DOCUMENT SEGMENT.
In the early decades of the 19th century, contacts between Iran and Europe rapidly increased, while two wars with Russia (1804–13 and 1826–28) made apparent Iran’s military weakness. Among enlightened members of the Qājār elite the necessity of reforms was deeply felt. This led to the first attempts at a modernization of Iranian society. These efforts were aimed primarily at strengthening the army through better training and equipment and through the assistance of foreign advisers. In general, these reforms sought to implement technical improvements.

Measures were also taken that concerned the areas of education and culture. One of them was the reintroduction and increasingly widespread use of the printing press in Iran, which had been without a press since the 17th century. In order to improve the efficiency of government and the spread of information, an attempt was made to simplify the written language as it was used by officials and historians. Young men were sent abroad to study at European universities. They came home not only with new scientific and technical skills but also with a knowledge of Western languages and literatures. About 1850 the Dār al-Fonūn (Polytechnic School) was founded at Tehrān; it was the first modern academic institution in Iran.

In the later 19th century, genres hitherto unknown to classical literature were introduced by the playwrights Mirza Jaʿfar Qarachaʿdaghi and Mirza Aqa Tabrizi and the novelists Abd al-Rahim Talibuf and Zayn al-ʿAbedin. Their criticism of political and social conditions helped to prepare the minds of intellectuals for political changes. In the first decade of the 20th century this developed into a revolutionary mood that burst out in an uprising against the authoritarian rule of the Qājār shahs that became known as the Constitutional Revolution. In 1906 a constitution and a parliament (the Majles) were instituted in Iran. Poets severed their ties to the ancient tradition of patronage and joined in the struggle as independent engagé writers. ʿAref Qazvini and Muḥammad Taqī Bahār were among those who left the courts and addressed themselves directly to the Iranian people in revolt. A new political press opened its columns to writers and poets of revolutionary texts. ʿAli Akbar Dekhoda was an influential satirist of daily events and made a contribution to the modernization of Persian prose.

REQUIREMENT A. Reproduce the stretch of the Iranian modernization text from "In the early" through "implement technical improvements.", switching "reforms" to "changes" wherever it occurs.
REQUIREMENT B.
Answer from the Iranian modernization text:
(i) What years did Iran's two wars with Russia span?
(ii) When and where was the Dār al-Fonūn founded?
(iii) In what year were a constitution and a parliament instituted in Iran?
Rely solely on the Iranian modernization text; use nothing beyond it.

SOURCE MATERIAL.
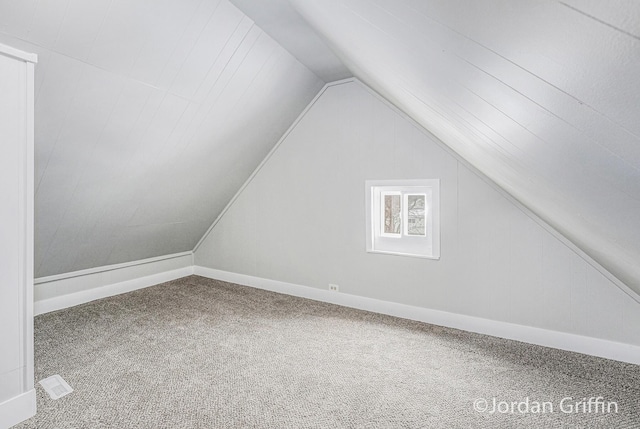 additional living space featuring lofted ceiling and carpet floors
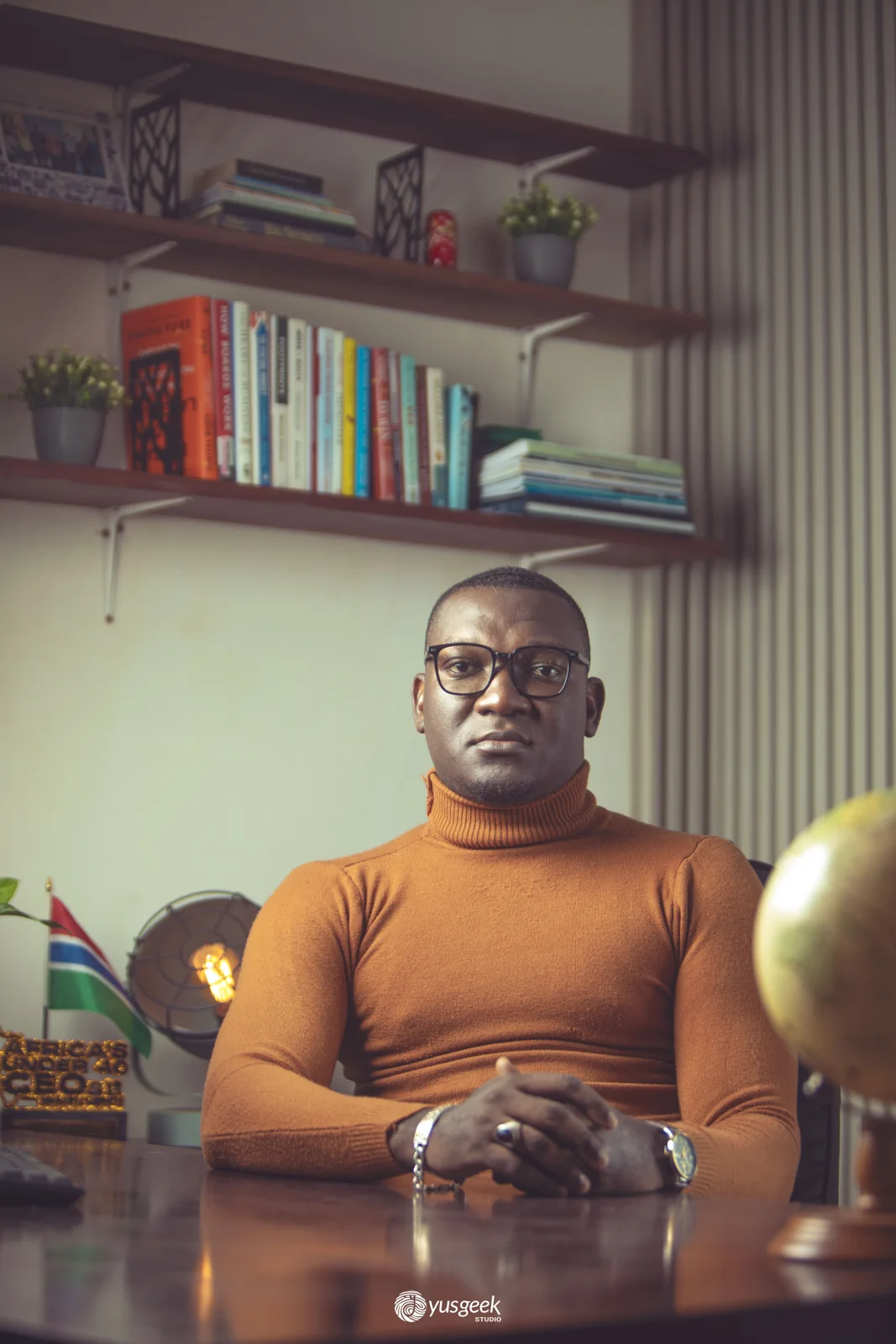 Orange turtleneck, in the study of David Jeng
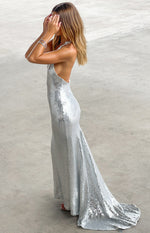 Side view of the silver sequin maxi dress highlighting the low back and flowing train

RESPONSE BOX A.
In the early decades of the 19th century, contacts between Iran and Europe rapidly increased, while two wars with Russia (1804–13 and 1826–28) made apparent Iran’s military weakness. Among enlightened members of the Qājār elite the necessity of changes was deeply felt. This led to the first attempts at a modernization of Iranian society. These efforts were aimed primarily at strengthening the army through better training and equipment and through the assistance of foreign advisers. In general, these changes sought to implement technical improvements.

RESPONSE BOX B.
(i) 1804–13 and 1826–28
(ii) About 1850, at Tehrān
(iii) 1906